By the end of today:
unnnest_tokens()
and count()
functions to count frequencies of words in text.“Everything can be taken from a man but one thing: the last of the human freedoms—to choose one’s attitude in any given set of circumstances, to choose one’s own way.” Viktor Frankl, Man’s Search for Meaning
In order to convert raw text into data it’s convenient to break the text into some pre-defined unit such as words or phrases.
A token is a meaningful unit of text, such as a word, that we are intrested in using for analysis. Tokenization is the process of splitting text into tokens.

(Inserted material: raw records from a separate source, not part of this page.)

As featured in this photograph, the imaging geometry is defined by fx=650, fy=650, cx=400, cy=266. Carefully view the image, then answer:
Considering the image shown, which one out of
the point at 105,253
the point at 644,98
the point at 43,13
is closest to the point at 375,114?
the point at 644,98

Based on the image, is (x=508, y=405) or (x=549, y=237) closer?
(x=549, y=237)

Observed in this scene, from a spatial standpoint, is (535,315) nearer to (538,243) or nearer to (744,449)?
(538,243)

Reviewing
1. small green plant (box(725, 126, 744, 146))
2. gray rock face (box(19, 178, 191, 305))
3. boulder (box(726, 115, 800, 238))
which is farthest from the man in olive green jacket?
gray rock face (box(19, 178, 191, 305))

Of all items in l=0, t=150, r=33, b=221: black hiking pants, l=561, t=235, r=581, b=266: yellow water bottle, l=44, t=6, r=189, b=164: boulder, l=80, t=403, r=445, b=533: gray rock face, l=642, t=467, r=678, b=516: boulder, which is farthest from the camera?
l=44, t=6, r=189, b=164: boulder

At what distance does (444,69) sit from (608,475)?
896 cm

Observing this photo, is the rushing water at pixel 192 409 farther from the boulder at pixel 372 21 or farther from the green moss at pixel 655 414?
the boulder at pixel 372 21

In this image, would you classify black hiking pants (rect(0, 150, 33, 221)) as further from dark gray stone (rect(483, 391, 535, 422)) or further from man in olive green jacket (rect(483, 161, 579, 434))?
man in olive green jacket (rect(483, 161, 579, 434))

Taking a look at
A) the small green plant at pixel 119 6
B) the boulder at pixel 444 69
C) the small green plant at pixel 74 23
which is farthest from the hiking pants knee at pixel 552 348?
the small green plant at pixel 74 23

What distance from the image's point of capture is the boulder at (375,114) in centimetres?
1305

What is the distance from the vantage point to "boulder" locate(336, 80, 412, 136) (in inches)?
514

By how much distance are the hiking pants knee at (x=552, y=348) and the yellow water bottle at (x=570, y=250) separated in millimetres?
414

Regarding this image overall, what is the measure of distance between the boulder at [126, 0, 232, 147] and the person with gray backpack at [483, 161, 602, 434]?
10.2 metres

A text is ready for analysis if it has one-token-per-row. A token is often a single word but it could also be a sentence or a paragraph.
R or other software packages can be used to break text into tokens.
All students should try this example.
# Uncomment this line if the packages are not installed or install via the Packages tab
# install.packages(c("dplyr","tidytext"))
library(dplyr)
library(tidytext)
vfquote <- c("Everything can be taken from a man but one thing: the last of the human freedoms—to choose one’s attitude in any given set of circumstances, to choose one’s own way.")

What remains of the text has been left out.